Bundeselternrat erfreut über Fortschritte bei IGLU und PISA / Defizite bei Bildungschancen aber nicht hinnehmbar

Der Bundeselternrat ist über die Fortschritte der Grundschüler in Deutschland beim IGLU-Test 2006 erfreut. Hier zeigen sich positive Ergebnisse der Anstrengungen aller an Schule Beteiligten. Schüler, Lehrer und Eltern haben gemeinsamen erreicht, dass deutsche Schüler international mithalten können. Gerade durch einen weiteren Ausbau der vorschulischen Bildung muss die Basis für den weiteren Lernerfolg noch verbessert und damit ein Mehr an Bildungsgerechtigkeit ermöglicht werden.

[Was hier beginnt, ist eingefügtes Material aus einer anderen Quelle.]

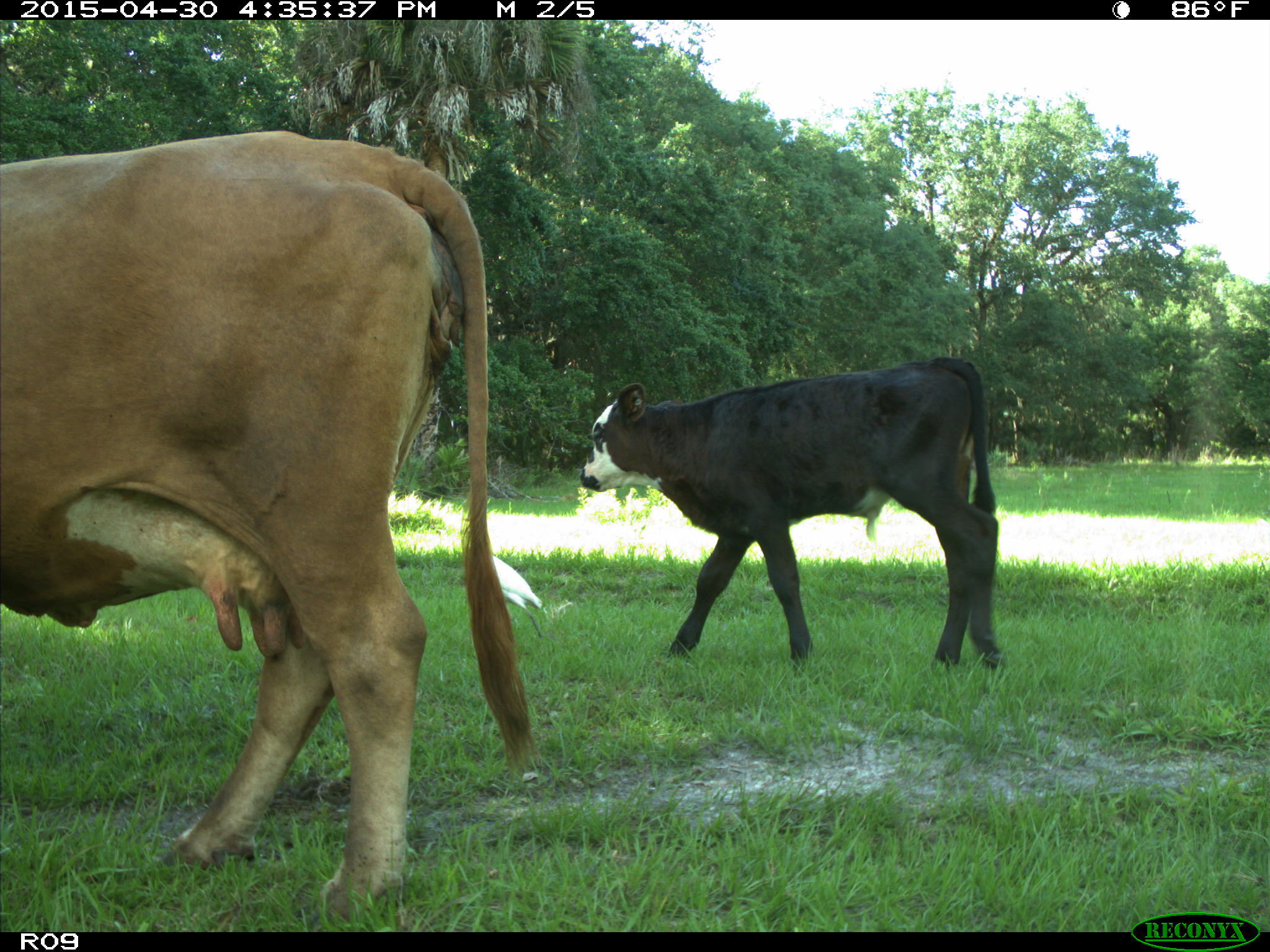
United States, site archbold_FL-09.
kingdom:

07.12.2007 Pressemeldung Bundeselternrat

Das Ergebnis der naturwissenschaftlichen Leistungen im PISA-Test ist zwar positiv, aber noch kein Grund zur Entspannung. Vor allem die Steigerung der Grundkompetenzen in Deutsch und Mathematik müssen weiter im Mittelpunkt der Anstrengungen stehen. Nicht nur das Wissen,sondern die Möglichkeiten der Anwendung des Erlernten muss den SchülerInnen vermittelt werden.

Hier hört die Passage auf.